DOCUMENT EXTRACT.
## BEGIN

Is Trump a saviour for Middle Eastern Christians?

Or is he a false prophet?

Displaced people from minority Yazidi sect, who fled violence in Iraqi province of Nineveh Plain in northern Iraq take shelter at Margurgis Church in Dohuk
The focus in any discussion of Middle Eastern Christians should be on eradicating ISIS and the threat it poses to non-Muslims and Muslims, writes Shebaya [Youssef Boudlal/Reuters]

When it started raining during President Donald Trump’s inauguration ceremony, Reverend Franklin Graham interpreted it as a sign of God’s blessing. A few hours earlier, Trump had heard from Pastor Robert Jeffress that “it is God who removes and establishes leaders”.

Trump is not an obvious candidate to represent the Jesus-like, enemy-loving, turn-the-other-cheek, self-sacrificial servant-leader of the Christian gospels. But he has made it clear that he understands his role as a defender and protector of Christianity: from statements such as “we are going to say Merry Christmas again!” to his pledge that “We will respect and defend Christian Americans. Christian Americans.”

## END

TO BE DONE. In the article above on Trump and Middle Eastern Christians, how did Reverend Franklin Graham interpret the rain during the inauguration? Please answer in a few words.

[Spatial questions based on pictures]
## BEGIN

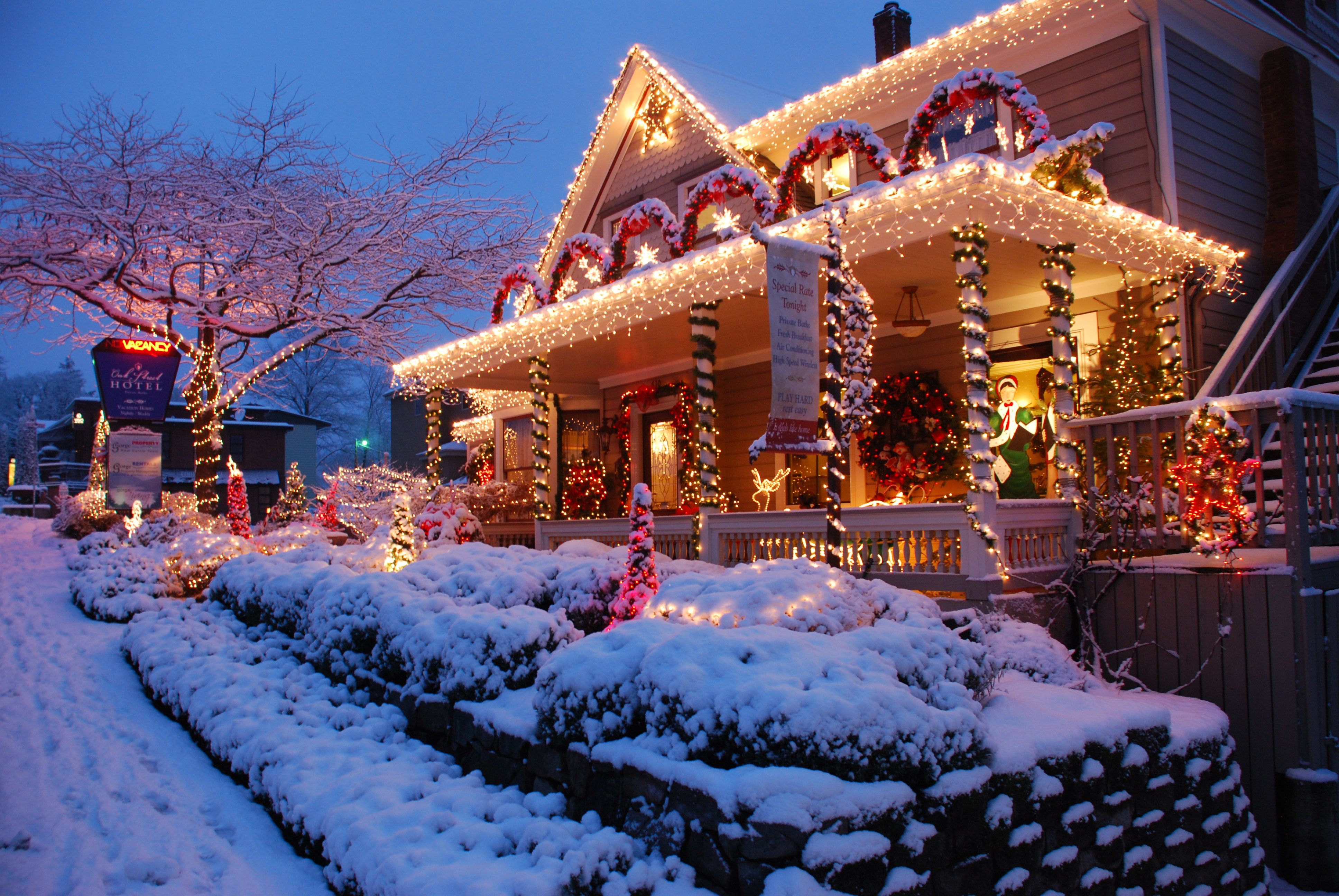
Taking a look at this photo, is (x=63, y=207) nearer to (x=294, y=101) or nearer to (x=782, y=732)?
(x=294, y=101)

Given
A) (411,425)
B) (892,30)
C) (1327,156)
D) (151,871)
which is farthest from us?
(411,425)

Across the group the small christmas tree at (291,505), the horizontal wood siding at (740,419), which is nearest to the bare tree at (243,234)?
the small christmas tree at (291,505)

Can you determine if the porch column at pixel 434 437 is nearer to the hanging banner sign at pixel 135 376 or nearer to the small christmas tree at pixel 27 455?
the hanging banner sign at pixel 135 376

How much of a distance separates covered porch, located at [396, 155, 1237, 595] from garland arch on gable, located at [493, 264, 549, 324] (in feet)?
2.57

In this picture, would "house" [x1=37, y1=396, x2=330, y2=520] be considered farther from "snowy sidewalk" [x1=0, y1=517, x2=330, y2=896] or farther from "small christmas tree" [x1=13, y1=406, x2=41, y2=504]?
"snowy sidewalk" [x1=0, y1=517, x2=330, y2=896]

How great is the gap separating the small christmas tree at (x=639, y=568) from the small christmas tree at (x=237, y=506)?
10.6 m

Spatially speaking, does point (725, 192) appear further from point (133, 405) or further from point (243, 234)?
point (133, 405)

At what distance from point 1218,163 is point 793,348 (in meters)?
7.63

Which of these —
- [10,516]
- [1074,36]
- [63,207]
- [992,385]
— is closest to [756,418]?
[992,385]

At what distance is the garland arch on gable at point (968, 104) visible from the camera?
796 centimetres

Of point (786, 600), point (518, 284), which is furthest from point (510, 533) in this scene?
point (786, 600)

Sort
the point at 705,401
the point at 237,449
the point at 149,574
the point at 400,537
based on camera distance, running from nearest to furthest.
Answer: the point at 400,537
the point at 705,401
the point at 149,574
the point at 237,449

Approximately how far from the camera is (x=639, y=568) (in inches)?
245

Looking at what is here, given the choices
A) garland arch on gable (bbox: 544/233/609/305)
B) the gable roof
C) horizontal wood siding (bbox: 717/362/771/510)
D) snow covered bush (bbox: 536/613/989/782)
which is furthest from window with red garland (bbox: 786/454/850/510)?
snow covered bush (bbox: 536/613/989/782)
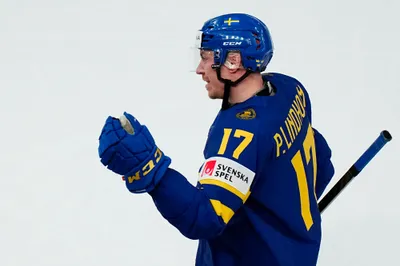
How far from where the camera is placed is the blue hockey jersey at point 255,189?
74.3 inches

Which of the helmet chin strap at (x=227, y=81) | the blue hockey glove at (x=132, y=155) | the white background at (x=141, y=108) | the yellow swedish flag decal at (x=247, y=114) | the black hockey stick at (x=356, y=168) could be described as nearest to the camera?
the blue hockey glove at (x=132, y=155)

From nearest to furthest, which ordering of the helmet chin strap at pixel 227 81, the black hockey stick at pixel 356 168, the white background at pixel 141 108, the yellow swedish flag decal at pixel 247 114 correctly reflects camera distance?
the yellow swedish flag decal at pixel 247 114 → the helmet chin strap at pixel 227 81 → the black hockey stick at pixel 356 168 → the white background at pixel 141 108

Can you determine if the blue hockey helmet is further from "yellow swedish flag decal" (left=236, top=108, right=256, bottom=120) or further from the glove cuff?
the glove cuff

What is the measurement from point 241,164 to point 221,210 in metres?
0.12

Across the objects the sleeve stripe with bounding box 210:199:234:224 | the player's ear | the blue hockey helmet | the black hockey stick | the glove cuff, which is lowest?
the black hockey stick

## END

SOLUTION FOR THIS PROBLEM. As a sign of God's blessing.